SOURCE TEXT:
---------------
On August 7, 1973, the Wall Street Journal published a startling story: Spiro Agnew, elected in 1968 as Richard Nixon’s Vice-President, was under investigation for tax evasion, bribery, and various corrupt practices, most dating back to 1967, when Agnew became the governor of Maryland. Agnew’s first reaction was a relatively restrained statement: “I am under investigation for possible violations of the criminal statutes,” he said, adding, “I am innocent of any wrongdoing.”

Then, at a press conference a day later, Agnew called the allegations “damned lies,” as well as “false and scurrilous and malicious”; he certainly wasn’t going to resign. A few days after that, he said, “I will fight, I will fight to prove my innocence,” and over the next sixty-five days he never stopped attacking leaks and fighting what he called “smear publicity.” The Agnew case, briefly, got as much attention as the Watergate scandal, which was then closing in on President Nixon following the start of televised Senate Watergate hearings, in mid-May, and the revelation, in mid-July, that a voice-activated taping system had been installed in the White House.
---------------
[Image and question rows]
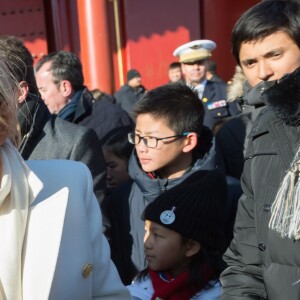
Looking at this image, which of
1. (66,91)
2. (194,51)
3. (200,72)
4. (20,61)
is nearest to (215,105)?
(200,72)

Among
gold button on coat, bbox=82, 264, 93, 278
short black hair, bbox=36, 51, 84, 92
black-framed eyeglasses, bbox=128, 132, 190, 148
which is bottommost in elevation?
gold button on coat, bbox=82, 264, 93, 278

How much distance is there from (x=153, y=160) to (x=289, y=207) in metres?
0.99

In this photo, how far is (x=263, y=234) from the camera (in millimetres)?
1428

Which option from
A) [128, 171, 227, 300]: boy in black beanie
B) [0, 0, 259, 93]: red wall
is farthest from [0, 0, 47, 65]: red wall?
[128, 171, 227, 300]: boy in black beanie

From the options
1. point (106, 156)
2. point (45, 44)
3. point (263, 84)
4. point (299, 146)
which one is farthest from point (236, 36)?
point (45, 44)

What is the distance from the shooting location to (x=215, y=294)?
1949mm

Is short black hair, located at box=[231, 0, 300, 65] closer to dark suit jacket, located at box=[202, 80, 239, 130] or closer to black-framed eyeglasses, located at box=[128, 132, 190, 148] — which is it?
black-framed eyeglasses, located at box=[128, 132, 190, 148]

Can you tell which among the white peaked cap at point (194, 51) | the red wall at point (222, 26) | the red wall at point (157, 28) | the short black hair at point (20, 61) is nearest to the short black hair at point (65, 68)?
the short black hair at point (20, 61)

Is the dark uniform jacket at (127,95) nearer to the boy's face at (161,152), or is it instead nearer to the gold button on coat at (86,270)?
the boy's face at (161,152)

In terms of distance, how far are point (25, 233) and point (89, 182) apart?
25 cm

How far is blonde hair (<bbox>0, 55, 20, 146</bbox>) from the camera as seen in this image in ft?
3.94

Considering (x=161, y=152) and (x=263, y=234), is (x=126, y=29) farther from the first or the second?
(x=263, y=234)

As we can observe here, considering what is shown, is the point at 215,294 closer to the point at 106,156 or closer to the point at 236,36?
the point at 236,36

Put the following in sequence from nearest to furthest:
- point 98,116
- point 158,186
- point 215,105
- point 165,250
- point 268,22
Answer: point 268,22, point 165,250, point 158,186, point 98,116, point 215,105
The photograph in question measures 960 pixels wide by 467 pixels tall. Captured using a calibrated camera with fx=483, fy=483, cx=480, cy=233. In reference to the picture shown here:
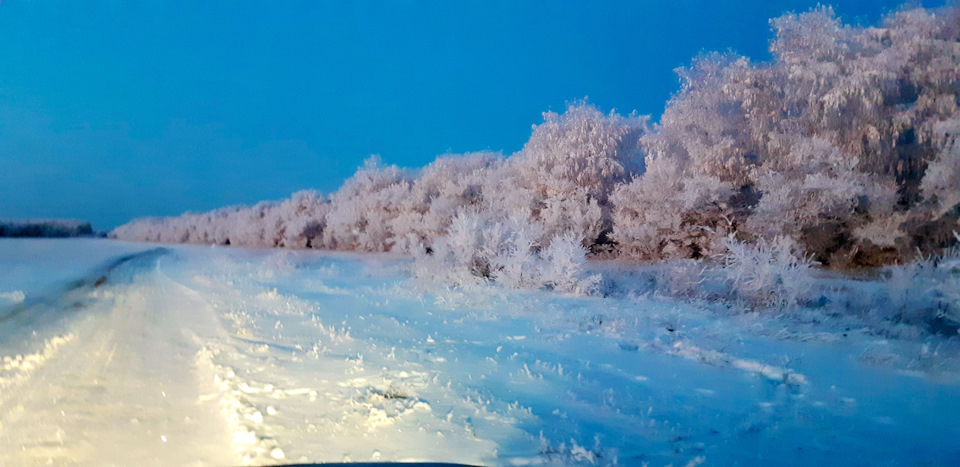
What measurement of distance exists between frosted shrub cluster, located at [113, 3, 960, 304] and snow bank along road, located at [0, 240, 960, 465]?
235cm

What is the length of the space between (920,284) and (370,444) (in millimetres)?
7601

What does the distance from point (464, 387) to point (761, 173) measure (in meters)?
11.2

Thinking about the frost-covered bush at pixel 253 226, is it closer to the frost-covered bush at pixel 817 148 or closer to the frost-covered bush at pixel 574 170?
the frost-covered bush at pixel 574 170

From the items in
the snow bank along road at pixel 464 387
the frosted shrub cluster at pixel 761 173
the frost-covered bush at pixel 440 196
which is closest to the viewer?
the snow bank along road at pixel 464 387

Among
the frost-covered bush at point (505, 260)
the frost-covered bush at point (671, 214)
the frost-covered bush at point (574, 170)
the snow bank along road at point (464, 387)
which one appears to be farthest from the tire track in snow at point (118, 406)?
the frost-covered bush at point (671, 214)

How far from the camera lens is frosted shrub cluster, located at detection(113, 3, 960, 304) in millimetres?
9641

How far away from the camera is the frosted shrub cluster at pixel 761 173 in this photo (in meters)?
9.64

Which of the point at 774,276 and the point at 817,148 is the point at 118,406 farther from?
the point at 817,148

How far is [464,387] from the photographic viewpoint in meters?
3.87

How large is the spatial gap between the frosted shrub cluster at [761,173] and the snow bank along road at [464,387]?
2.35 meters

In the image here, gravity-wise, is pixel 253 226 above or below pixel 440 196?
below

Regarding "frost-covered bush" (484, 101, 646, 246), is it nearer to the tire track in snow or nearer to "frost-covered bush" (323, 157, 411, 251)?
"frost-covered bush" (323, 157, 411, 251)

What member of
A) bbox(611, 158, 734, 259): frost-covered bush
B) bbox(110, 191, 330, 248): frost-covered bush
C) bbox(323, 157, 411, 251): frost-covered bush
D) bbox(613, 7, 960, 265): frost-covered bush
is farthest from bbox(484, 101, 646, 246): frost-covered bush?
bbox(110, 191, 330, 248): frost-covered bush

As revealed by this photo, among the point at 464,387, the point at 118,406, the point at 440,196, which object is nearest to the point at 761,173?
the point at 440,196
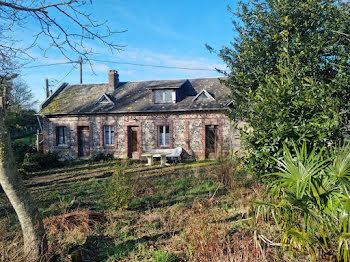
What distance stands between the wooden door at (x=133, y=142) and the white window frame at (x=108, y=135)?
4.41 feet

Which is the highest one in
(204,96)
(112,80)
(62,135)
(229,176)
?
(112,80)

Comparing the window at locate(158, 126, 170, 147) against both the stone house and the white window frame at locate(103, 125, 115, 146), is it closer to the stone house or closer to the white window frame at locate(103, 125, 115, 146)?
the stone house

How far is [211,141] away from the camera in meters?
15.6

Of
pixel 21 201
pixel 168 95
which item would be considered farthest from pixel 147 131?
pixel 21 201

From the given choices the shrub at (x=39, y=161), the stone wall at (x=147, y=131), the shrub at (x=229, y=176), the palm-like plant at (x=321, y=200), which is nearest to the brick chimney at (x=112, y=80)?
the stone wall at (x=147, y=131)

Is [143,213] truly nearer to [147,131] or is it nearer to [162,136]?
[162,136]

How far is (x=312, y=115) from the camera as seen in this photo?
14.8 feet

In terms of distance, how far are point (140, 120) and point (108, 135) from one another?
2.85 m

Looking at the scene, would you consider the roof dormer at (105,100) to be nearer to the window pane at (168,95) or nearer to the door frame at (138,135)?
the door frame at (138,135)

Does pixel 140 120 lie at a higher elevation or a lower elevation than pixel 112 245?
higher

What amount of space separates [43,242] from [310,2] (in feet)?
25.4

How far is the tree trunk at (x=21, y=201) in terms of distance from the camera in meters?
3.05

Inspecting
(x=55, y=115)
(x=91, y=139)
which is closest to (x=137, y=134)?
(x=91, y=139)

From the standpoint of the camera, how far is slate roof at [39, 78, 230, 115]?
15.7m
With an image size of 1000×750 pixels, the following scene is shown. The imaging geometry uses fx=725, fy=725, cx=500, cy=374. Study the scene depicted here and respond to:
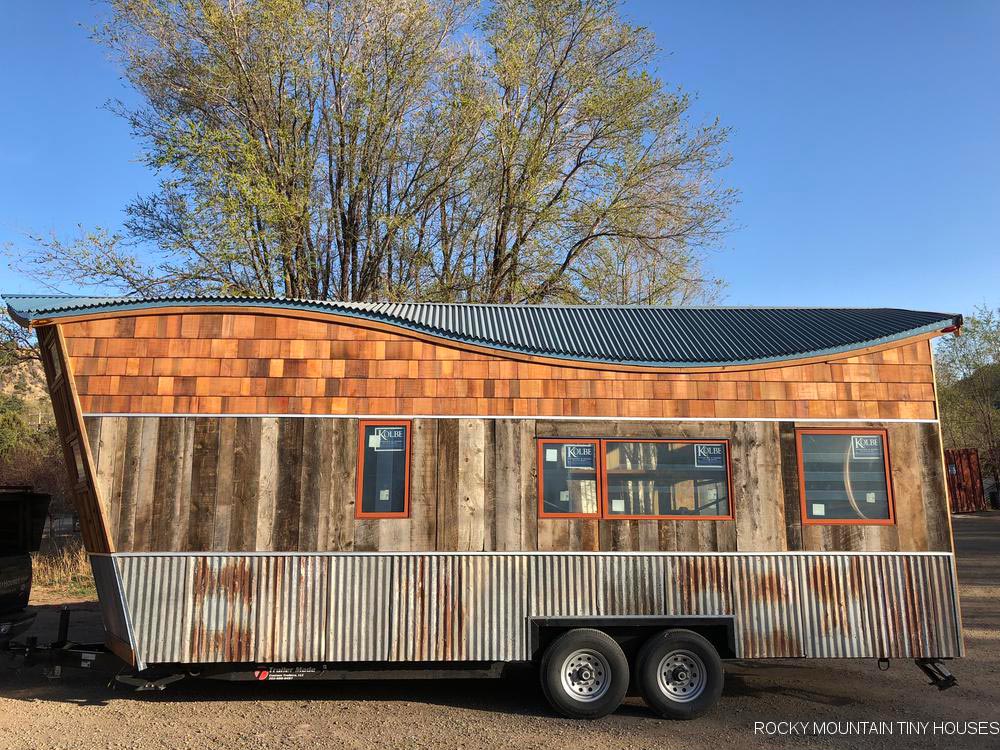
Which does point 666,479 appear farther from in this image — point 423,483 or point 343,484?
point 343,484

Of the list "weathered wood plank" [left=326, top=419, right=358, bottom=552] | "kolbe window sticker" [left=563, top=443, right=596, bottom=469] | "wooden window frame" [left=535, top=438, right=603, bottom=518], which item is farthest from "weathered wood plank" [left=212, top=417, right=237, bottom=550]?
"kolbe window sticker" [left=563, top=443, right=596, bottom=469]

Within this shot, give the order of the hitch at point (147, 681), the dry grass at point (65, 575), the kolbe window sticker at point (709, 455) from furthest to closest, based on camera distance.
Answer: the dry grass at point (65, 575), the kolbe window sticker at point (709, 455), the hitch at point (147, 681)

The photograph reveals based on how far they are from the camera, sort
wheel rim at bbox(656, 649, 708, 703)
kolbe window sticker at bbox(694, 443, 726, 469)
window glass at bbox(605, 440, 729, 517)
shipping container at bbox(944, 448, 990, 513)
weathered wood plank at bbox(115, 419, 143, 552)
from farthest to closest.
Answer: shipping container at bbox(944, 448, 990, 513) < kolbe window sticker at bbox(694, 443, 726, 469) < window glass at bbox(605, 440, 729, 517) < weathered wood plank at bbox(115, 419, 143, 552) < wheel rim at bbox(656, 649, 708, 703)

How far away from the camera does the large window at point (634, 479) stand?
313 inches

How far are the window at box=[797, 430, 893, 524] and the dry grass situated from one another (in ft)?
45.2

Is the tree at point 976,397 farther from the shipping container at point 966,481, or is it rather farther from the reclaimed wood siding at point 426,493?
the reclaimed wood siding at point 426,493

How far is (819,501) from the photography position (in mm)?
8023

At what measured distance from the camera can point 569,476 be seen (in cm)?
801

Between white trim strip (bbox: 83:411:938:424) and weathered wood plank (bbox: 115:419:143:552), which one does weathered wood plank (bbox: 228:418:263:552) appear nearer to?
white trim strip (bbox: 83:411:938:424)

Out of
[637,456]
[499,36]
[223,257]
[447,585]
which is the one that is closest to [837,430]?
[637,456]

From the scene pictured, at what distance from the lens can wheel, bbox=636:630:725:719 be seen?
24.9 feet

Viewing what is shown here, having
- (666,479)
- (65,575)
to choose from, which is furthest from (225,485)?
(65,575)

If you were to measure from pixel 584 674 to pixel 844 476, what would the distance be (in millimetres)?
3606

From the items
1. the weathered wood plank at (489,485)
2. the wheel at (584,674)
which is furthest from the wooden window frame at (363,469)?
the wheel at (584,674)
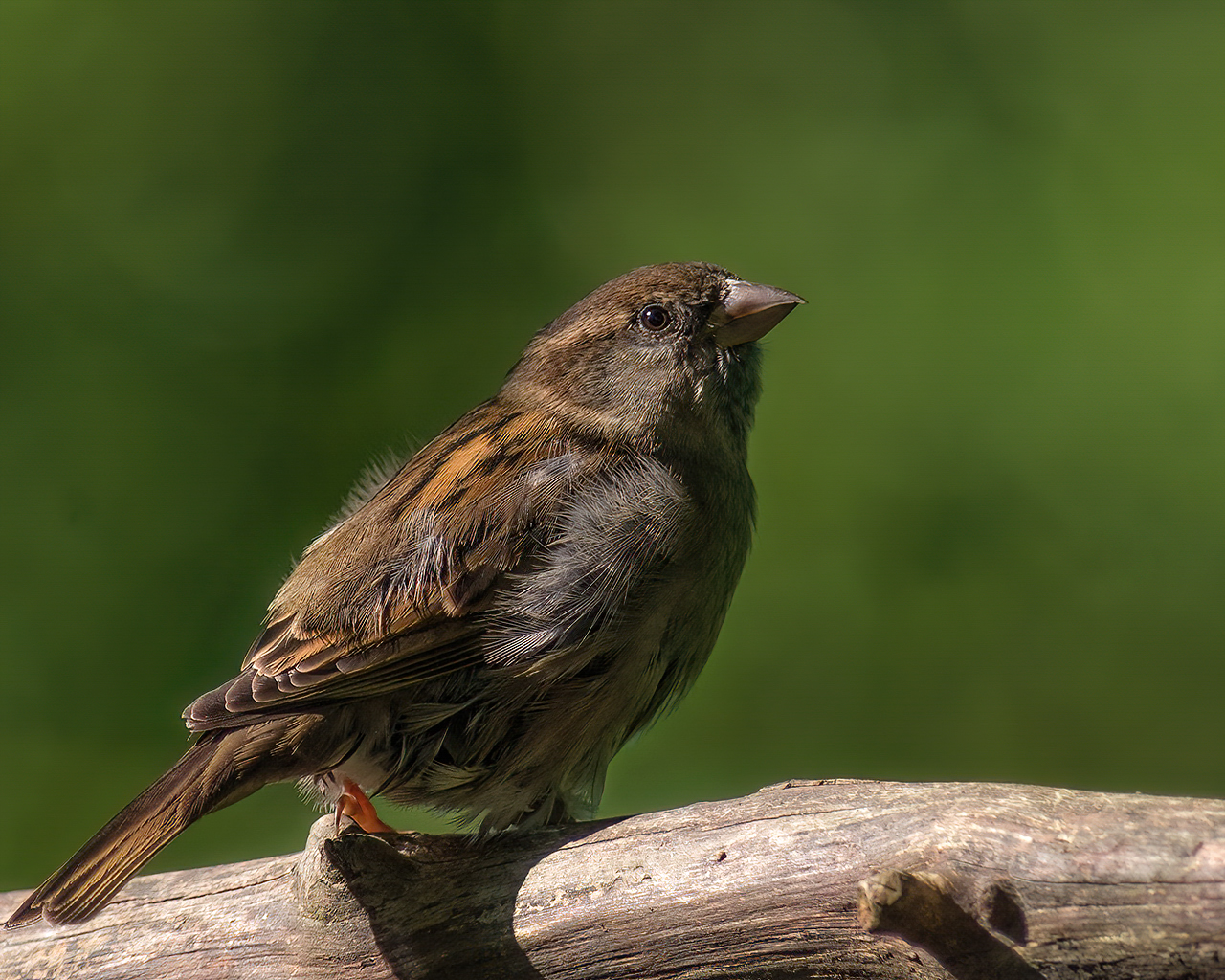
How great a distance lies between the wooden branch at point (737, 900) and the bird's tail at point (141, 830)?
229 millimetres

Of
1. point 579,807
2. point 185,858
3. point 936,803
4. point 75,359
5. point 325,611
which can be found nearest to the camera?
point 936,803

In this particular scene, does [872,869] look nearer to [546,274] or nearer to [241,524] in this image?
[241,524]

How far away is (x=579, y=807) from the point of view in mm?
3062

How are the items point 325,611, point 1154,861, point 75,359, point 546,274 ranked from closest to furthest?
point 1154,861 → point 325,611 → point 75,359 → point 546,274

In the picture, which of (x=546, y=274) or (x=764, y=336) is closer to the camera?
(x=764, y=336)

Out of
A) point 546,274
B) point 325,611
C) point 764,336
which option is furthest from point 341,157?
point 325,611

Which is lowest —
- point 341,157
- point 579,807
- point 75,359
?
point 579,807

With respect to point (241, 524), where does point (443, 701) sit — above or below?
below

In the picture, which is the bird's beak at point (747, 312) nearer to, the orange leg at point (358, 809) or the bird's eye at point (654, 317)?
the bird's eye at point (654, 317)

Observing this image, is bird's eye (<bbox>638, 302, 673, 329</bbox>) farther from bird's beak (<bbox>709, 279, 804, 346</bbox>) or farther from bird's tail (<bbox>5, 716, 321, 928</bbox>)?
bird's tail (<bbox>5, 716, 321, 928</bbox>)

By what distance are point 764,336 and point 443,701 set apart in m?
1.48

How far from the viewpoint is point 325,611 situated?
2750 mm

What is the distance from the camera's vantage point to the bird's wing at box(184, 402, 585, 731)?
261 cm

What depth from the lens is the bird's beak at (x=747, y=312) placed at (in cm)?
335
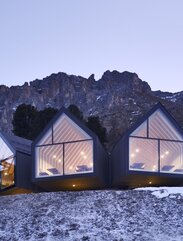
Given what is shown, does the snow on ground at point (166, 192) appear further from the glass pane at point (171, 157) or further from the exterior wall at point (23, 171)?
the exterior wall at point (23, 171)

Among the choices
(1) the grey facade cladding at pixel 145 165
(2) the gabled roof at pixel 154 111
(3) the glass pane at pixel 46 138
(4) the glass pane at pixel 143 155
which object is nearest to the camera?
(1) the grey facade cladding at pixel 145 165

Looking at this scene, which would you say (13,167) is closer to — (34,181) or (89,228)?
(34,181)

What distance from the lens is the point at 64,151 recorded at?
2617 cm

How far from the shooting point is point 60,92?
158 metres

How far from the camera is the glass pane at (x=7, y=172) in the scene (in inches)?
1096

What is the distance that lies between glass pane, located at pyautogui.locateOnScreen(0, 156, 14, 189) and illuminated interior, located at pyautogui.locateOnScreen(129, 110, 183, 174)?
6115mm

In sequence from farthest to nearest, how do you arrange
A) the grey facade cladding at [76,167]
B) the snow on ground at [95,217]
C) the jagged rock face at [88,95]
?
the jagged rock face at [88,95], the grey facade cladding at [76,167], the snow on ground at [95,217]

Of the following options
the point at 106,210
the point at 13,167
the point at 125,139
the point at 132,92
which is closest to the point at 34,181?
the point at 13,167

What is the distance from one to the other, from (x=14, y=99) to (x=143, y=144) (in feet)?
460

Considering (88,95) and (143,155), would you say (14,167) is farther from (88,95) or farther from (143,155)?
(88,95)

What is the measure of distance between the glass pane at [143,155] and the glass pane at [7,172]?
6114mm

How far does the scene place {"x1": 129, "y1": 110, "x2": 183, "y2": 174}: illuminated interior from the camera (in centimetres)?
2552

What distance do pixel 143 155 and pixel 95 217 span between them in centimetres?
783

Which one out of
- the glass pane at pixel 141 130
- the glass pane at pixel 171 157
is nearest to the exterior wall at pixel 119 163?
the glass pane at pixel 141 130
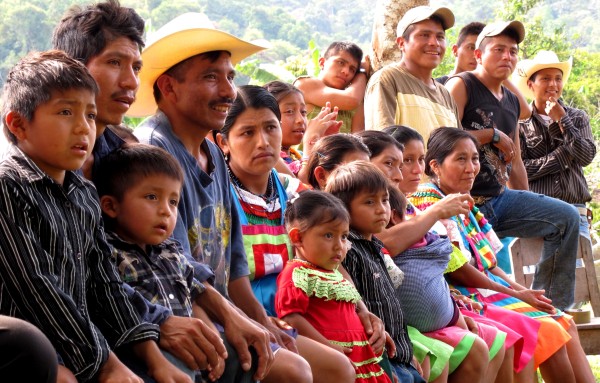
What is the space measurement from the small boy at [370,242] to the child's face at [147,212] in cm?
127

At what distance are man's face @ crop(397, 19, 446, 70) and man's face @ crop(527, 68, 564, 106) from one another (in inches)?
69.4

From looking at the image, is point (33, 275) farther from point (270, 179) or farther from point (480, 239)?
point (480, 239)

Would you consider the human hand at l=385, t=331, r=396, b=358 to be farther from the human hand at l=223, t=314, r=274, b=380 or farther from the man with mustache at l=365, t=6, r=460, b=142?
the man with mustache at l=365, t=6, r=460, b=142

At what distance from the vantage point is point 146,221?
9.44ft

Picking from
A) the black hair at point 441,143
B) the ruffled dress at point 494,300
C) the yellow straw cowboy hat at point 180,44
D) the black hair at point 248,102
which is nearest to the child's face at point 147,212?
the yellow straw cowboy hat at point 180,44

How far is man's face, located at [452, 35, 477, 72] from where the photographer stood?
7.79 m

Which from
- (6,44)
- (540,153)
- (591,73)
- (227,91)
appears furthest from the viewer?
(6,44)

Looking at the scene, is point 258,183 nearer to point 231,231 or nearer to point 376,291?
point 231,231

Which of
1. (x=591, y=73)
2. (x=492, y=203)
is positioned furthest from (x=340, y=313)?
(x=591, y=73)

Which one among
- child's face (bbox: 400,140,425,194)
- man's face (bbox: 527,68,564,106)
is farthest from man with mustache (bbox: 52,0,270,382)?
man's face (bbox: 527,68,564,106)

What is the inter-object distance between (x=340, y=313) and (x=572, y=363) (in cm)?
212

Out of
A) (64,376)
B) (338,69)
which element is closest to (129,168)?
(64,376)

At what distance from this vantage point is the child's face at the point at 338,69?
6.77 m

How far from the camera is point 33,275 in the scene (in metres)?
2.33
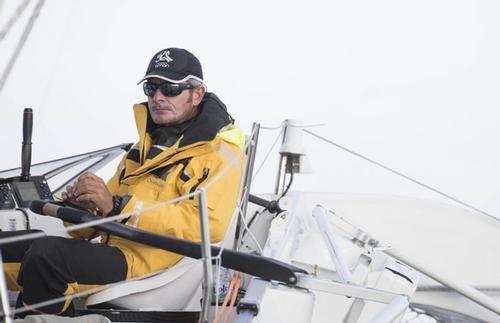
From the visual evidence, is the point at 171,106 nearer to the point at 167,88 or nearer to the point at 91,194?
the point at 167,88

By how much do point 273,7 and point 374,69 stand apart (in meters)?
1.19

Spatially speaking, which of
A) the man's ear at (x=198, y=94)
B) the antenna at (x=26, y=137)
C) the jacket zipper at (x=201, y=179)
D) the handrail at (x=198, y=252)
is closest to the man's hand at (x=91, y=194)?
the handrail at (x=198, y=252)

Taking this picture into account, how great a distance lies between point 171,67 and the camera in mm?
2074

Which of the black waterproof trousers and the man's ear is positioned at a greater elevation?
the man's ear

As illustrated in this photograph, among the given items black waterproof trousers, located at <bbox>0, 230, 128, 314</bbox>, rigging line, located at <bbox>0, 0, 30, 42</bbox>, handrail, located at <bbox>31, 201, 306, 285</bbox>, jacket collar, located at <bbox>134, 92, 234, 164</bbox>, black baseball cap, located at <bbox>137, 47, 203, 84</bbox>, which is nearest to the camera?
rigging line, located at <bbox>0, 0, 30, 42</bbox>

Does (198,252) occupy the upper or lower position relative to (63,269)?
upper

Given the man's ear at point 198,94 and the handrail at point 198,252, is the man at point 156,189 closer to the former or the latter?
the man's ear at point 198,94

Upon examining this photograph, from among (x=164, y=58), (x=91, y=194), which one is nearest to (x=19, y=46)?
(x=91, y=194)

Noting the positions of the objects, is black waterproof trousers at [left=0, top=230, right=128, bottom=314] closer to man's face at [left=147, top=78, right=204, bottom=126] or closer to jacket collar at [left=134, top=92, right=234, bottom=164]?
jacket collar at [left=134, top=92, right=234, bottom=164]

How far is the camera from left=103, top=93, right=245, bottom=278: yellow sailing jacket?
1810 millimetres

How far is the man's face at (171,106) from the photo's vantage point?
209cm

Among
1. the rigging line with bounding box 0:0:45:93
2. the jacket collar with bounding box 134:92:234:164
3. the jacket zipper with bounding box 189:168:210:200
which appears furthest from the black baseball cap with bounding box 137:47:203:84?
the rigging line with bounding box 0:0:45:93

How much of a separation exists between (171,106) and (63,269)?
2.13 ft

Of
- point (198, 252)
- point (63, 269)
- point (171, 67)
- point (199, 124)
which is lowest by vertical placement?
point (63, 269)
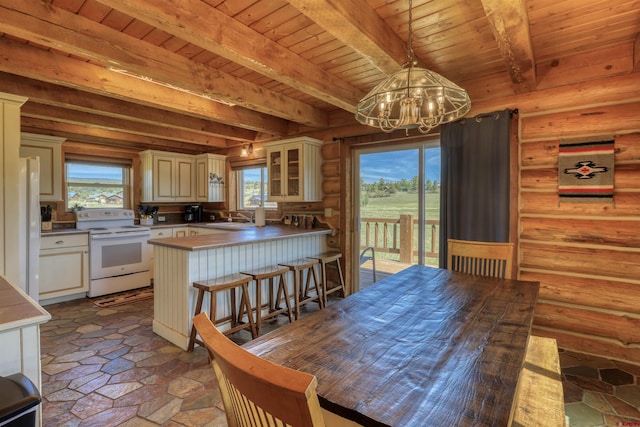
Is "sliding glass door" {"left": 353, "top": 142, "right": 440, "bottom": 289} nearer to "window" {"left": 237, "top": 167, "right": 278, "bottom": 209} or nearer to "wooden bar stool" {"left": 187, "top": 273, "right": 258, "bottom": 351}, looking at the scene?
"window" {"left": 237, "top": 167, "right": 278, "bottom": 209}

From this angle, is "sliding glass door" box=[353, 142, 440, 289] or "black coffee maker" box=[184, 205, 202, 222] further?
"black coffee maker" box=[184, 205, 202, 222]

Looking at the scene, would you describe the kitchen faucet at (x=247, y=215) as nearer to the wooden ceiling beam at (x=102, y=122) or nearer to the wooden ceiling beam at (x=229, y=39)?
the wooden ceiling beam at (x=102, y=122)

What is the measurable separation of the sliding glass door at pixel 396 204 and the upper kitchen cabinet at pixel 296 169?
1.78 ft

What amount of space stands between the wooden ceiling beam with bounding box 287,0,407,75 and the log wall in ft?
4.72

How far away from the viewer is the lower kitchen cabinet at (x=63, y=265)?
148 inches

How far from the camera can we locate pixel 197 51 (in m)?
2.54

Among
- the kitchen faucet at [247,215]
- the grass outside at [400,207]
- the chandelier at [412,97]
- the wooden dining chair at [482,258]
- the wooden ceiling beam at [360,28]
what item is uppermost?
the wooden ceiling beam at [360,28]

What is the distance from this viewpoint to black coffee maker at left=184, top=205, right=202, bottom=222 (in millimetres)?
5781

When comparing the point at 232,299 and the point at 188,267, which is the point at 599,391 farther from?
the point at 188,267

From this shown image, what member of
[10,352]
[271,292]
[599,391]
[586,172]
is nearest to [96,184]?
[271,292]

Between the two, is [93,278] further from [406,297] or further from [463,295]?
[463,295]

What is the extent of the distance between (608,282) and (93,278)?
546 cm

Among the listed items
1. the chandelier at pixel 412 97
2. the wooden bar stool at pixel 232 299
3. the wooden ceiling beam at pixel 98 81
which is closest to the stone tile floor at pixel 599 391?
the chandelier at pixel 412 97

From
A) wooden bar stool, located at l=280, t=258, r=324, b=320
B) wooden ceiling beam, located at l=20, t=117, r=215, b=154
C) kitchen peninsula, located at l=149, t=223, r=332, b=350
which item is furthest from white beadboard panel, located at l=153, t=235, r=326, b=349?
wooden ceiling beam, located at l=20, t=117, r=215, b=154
---------------
REQUIREMENTS:
[1] According to the Agnew passage, when did Spiro Agnew become the governor of Maryland?
[2] Continue the passage about the Agnew investigation from its final sentence.

OUTPUTS BY TASK:
[1] 1967

[2]
All this comes to mind when considering questions surrounding President Trump, his family, and his business associates. As the special counsel, Robert Mueller, and the team he’s hired investigate Russian interference in the 2016 Presidential election and possible collusion with the Trump campaign, the Watergate investigation is often invoked. But what’s known so far seems to bear more resemblance to the Agnew investigation. Bloomberg News recently reported that Mueller is looking at a “broad range of transactions involving Trump’s businesses as well as those of his associates,” and that the inquiry “also has absorbed a money-laundering probe” begun by Preet Bharara, the former U.S. Attorney for the Southern District of New York, who was fired by Trump, in March. As Paul Waldman wrote recently in the Washington Post, “While the possibility of campaign collusion is what started this scandal, the financial connections between Trump and Russia may wind up being just as important.”